National Reconciliation Week 2023



We are mid-way through Reconciliation Week, and the NTEU wanted to take stock, and recognise this important week.

For those who are not aware, the final week of May and the beginning of June mark a number of important historical dates. The week is bookended by two anniversaries.

The first of such occurs on the 27th of May, and is the anniversary of the 1967 referendum. This referendum was one very few in this country to be successful, and voters took to the ballots to overwhelming agree that Aboriginal people be counted in the census, thus granting citizenship rights. It also included the power to make laws pertaining to Aboriginal people at the federal level – correcting an exclusion that had previously allowed only the states to do so.

The second date is the anniversary of the handing down of the Mabo 2 ruling in the High Court in 1992. This date is incredibly important because, through his case to have his ancestral lands recognised as being his, the long-held legal fiction of terra nullius was quashed. This paved the way for native title legislation and for truth-telling with regards to accepted fictions around how Australia was colonised. On this front, the fight for land rights continues.

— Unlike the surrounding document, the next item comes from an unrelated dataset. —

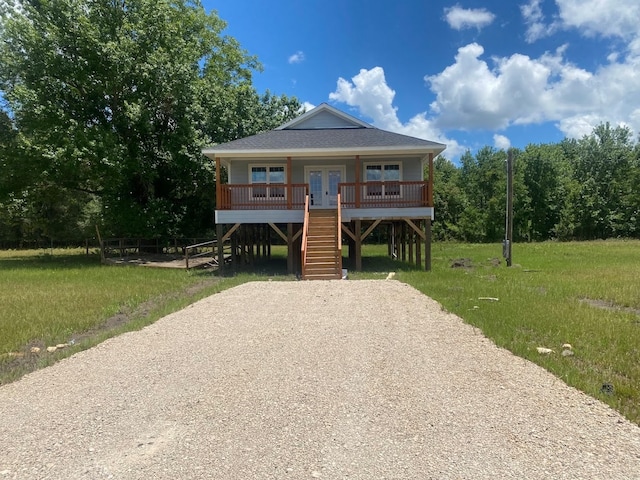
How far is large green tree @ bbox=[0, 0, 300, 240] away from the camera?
21.0m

Immediately proceeding Reconciliation Week each year is Sorry Day, held on the 26/5. This date marks the handing down of the Bringing them Home report in parliament in 1997, into the stolen generations. This report included a number of recommendations for healing, reparations and compensation, and whilst the Rudd government issued an official Apology in 2008, the majority of these recommendations remain unfulfilled.

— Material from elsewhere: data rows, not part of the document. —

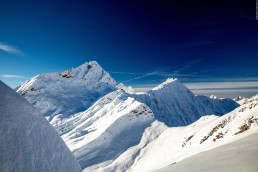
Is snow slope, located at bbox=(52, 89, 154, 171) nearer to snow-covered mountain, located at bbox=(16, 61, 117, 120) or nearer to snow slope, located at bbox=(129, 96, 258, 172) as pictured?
snow slope, located at bbox=(129, 96, 258, 172)

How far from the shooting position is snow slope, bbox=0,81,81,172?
550 centimetres

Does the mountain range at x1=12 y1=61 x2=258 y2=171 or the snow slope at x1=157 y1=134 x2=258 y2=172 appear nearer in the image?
the snow slope at x1=157 y1=134 x2=258 y2=172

The NTEU would like to acknowledge Reconciliation Week, and the ongoing struggle Aboriginal and Torres Strait Islander people face in this country for justice. Further information is available via the Reconciliation Australia website: https://www.reconciliation.org.au/our-work/national-reconciliation-week/

NRW2023 theme: Be a Voice for Generations

The theme for National Reconciliation Week, Be a Voice for Generations, encourages all Australians to be a voice for reconciliation in tangible ways in our everyday lives – where we live, work and ...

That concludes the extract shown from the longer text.